Another study that came from the University of Oxford, Francesca L. Crowe and her colleagues looked at data from a heart-study of the European Prospective Investigation into Cancer and Nutrition (EPIC).  In essence their observational study found that eating just one or more serving of fruits or vegetables daily cut the risk of dying from heart disease by 4%. But in people who ate eight or more daily portions the risk of heart disease was decreased by 22%, compared with those who ate only two or fewer daily portions of fruits and vegetables. Unlike the JAMA study, this study was not looking at vegetarians.

A third study, that came from the CDC, conducted by Chaoyang Li, MD, PhD and colleagues, of the CDC’s Division of Behavioral Surveillance, examined the blood levels of alpha-carotene and death rates from the Third National Health and Nutrition Examination Survey (NHANES). They may have found one of the explanations of the two studies above. They discovered that people with the highest alpha-carotene in their blood were 39% less likely to die from all causes. Of course hundreds of carotenes, including alpha carotene are found in plants.

Because the JAMA study is epidemiological, it doesn’t prove that a vegetarian diet is a healthier choice. But as I’ve said in the past, I don’t think that we should wait to evaluate our diet decisions until science proves that there is either some significant ingredient in plant products or something in meat that is causing less health. We now have such a big body of evidence that we are either foolish or doing wishful thinking not to act on it.

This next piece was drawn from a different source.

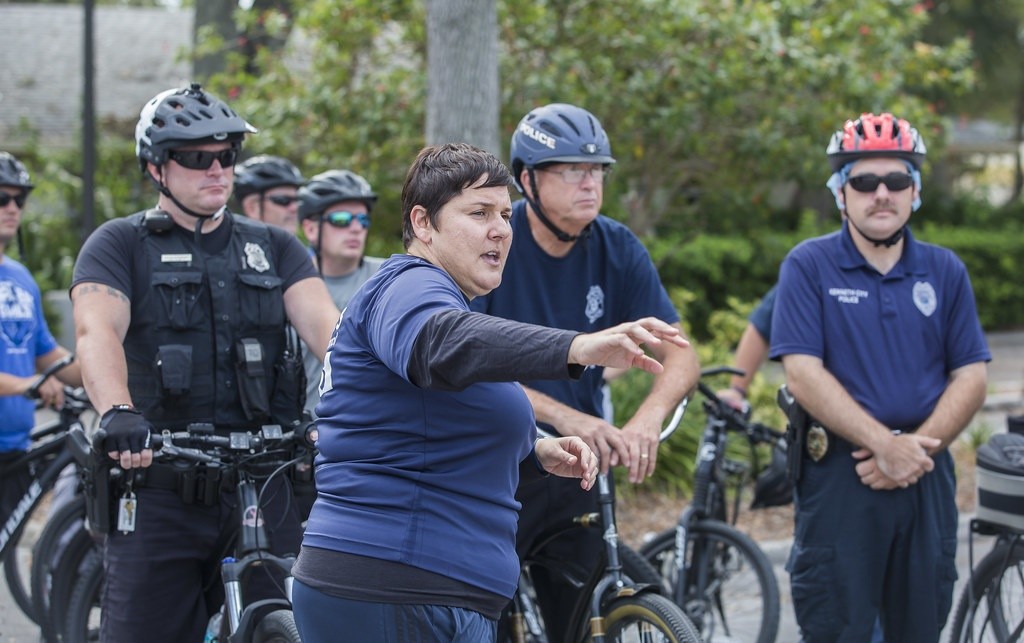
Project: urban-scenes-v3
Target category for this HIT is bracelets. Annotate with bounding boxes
[729,387,746,398]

The issue of vegetable intake is not a new problem. JAMA recently published an article that was originally published 100 years ago. The article quoted and cited Henry T. Finck as having said that “villainous and idiotic” are the adjectives that describe our methods of cooking vegetables. The assistant editor Jennifer Reiling who wrote the hundred year old article, also said that our people have a “contempt for the culinary art, as if it were beneath notice, or decadent.” She ends her article with the admonition to “pay proper attention to the flavor of food.”

I continue to believe that a large segment of our population does not realize how important including vegetables in the diet is to health; and second, and maybe even more importantly don’t know how to prepare vegetables so that they are delicious. At a minimum, it would be nice if those trying to prepare vegetables can go beyond believing that their cooked veggies really don’t have to look like a pile of over-cooked grey peas to be safe, or done.

Just making a flavorful dip can increase the acceptance of vegetables by 33% for preschoolers as shown in a recent study published in the Academy Nutrition and Dietetics Journal (formerly ADA). The most important goal with children is to get them to try the vegetables. How much they eat is not the prime goal. I’ve told the following story before:

My little story: When my children were young about 35 years ago, I was worried about them learning to eat vegetables. Their father did not like vegetables, so I felt that I had a valid concern. I would not introduce new vegetables at the dinner table, because I felt if their father rejected the vegetables, they would too. So I remember making myself a big plate of steamed vegetables (I am lucky that I grew up eating and liking vegetables.) All I did was put some frozen vegetables in the microwave. The children already had their lunch. But they would come over and ask what I was eating. I said that I was eating my lunch. Then invariably they would ask if they could have a bite. I shared – they all love vegetables. I never had a struggle with vegetables – lucky me.

The goal is that children learn to see themselves as venturesome people willing to try many different vegetables, cooked different ways. They learn to trust themselves to like some more and others less. Then they can build a healthy diet around their own choices as they grow up.

Whether it is you or your children (or both) who need to learn about vegetables; and especially, how to prepare them so they are yummy, it will probably take effort and attention. The evidence is overwhelming that making some changes and moving toward plant-based eating will certainly be worth that effort.